CF 1244E - Minimizing Difference

Rating: 2000
Tags: binary search, constructive algorithms, greedy, sortings, ternary search, two pointers
Solve time: 7m 31s
Verified: no

Solution

Problem Understanding

We are given a list of integers and a limited budget of unit operations. Each operation lets us pick a single element and move it by exactly one step, either up or down. The goal is not to make all numbers equal, but to reduce the gap between the largest and smallest value in the final array as much as possible.

The key constraint is that every adjustment costs one unit, and we have a total budget of at most $k$ operations. We are allowed to distribute these operations arbitrarily across elements.

The output is the smallest achievable value of $\max(a) - \min(a)$ after spending no more than $k$ total increments or decrements.

The constraints are large: up to $10^5$ elements and $k$ up to $10^{14}$. This immediately rules out any approach that simulates operations step by step. Even $O(nk)$ style greedy simulation is impossible because $k$ is far too large. Sorting is allowed, and anything $O(n \log n)$ is safe.

A naive but tempting idea is to repeatedly adjust the global minimum upward or the global maximum downward. This fails because changing one extreme can expose a new extreme immediately, and greedily moving one side without global accounting can waste operations.

For example, if the array is $[1, 1, 100]$ with a small $k$, always pushing the maximum down first might consume too much budget while a better strategy would partially raise the minimums first.

Another subtle issue is assuming that you should always make values equal as much as possible. That is not always optimal because sometimes it is cheaper to “compress” both ends instead of fully equalizing everything.

Approaches

A brute-force view would try to simulate all possible final configurations where each element is shifted by some integer amount whose total absolute sum is at most $k$. This is equivalent to searching over a huge state space of integer vectors, which grows exponentially with $n$ and is completely infeasible.

The structural insight is that only the extremes matter. Since we care only about the difference between maximum and minimum, we can ignore internal ordering once the array is sorted.
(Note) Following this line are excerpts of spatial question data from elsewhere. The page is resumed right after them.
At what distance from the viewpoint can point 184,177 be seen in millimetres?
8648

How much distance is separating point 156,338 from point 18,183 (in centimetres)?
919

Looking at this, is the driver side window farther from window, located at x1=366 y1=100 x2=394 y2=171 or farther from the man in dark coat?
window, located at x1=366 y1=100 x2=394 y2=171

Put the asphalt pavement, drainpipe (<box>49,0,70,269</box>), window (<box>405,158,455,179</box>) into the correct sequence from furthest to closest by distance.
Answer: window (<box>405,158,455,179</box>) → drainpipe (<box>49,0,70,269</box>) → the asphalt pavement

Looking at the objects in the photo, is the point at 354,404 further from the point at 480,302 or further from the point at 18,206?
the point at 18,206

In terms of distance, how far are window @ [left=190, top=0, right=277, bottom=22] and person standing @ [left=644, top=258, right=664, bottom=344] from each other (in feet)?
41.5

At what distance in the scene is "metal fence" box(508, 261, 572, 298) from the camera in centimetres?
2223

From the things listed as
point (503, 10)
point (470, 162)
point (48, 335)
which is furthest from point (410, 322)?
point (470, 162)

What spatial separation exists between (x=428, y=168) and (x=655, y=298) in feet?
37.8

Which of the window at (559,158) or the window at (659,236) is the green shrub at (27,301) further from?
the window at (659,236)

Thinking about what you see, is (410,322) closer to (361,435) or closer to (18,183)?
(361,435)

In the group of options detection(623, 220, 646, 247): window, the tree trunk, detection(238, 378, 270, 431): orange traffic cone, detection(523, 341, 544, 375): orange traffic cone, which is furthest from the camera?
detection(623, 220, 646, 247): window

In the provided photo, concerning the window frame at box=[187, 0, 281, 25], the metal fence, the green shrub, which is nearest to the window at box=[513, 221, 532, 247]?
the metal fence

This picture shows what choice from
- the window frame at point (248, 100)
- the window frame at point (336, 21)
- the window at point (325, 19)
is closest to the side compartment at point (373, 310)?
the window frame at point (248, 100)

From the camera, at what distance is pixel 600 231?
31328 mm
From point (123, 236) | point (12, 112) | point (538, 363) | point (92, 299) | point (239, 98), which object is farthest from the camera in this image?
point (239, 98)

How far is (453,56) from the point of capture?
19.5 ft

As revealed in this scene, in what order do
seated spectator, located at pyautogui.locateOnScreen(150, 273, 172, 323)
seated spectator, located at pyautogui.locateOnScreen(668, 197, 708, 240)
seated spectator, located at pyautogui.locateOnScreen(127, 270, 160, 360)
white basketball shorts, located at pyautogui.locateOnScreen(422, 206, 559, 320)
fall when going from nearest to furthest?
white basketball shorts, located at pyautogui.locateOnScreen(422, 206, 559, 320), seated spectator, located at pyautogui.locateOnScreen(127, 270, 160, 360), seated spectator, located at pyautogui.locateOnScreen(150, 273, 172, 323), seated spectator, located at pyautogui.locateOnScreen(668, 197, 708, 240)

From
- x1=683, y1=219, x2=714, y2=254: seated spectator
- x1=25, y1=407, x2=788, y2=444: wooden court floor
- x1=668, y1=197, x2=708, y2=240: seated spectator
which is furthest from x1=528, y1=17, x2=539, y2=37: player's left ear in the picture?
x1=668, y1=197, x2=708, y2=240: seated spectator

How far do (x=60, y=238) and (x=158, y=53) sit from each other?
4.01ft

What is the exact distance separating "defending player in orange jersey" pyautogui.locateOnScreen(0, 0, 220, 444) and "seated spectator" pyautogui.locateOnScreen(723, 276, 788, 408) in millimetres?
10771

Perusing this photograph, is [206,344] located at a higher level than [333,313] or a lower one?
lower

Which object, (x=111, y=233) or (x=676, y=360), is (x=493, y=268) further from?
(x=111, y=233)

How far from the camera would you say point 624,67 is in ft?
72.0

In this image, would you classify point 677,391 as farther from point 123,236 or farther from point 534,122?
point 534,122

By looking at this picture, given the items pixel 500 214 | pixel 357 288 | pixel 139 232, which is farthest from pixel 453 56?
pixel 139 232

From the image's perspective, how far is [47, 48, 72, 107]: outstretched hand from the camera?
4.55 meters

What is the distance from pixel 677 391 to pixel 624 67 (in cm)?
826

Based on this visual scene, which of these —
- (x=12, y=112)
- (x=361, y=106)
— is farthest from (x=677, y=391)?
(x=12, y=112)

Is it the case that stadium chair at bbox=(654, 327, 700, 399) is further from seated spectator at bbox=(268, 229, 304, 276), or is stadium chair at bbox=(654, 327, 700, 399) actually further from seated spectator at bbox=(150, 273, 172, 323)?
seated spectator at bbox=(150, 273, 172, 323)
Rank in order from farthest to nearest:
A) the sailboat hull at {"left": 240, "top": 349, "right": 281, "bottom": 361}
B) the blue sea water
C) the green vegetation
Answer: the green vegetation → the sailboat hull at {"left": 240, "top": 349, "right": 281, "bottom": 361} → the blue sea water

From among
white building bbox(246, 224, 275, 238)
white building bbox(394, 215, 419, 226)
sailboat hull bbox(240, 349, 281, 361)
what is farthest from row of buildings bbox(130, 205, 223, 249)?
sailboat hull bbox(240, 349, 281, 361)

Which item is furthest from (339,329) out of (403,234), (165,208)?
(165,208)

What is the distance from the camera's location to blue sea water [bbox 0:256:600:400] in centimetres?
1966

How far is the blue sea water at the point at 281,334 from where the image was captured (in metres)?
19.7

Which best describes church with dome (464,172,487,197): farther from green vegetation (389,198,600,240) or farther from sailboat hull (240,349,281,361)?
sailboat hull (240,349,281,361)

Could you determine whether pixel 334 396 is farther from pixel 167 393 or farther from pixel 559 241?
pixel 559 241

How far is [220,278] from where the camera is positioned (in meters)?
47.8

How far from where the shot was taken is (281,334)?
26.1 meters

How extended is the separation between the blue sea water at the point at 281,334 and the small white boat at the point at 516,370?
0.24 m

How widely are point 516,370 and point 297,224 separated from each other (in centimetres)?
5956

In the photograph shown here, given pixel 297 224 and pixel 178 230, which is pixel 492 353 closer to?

The optimal strategy always consists of repeatedly adjusting either the current minimum upward or the current maximum downward, because any operation applied inside the array does not affect the current range as efficiently as targeting an endpoint.

After sorting, we can think in terms of how many elements we fully “lift” from the left and how many we fully “push” from the right. Instead of simulating operations, we track cumulative costs to raise a prefix or lower a suffix to some boundary level.

This leads to a two-pointer greedy structure. We maintain pointers at both ends and also track how many times the current minimum value appears on the left and how many times the maximum value appears on the right. At each step, we choose the cheaper side to adjust, based on how many elements share that extreme value.

The algorithm effectively compresses layers of equal values from both ends until we either run out of budget or the interval collapses.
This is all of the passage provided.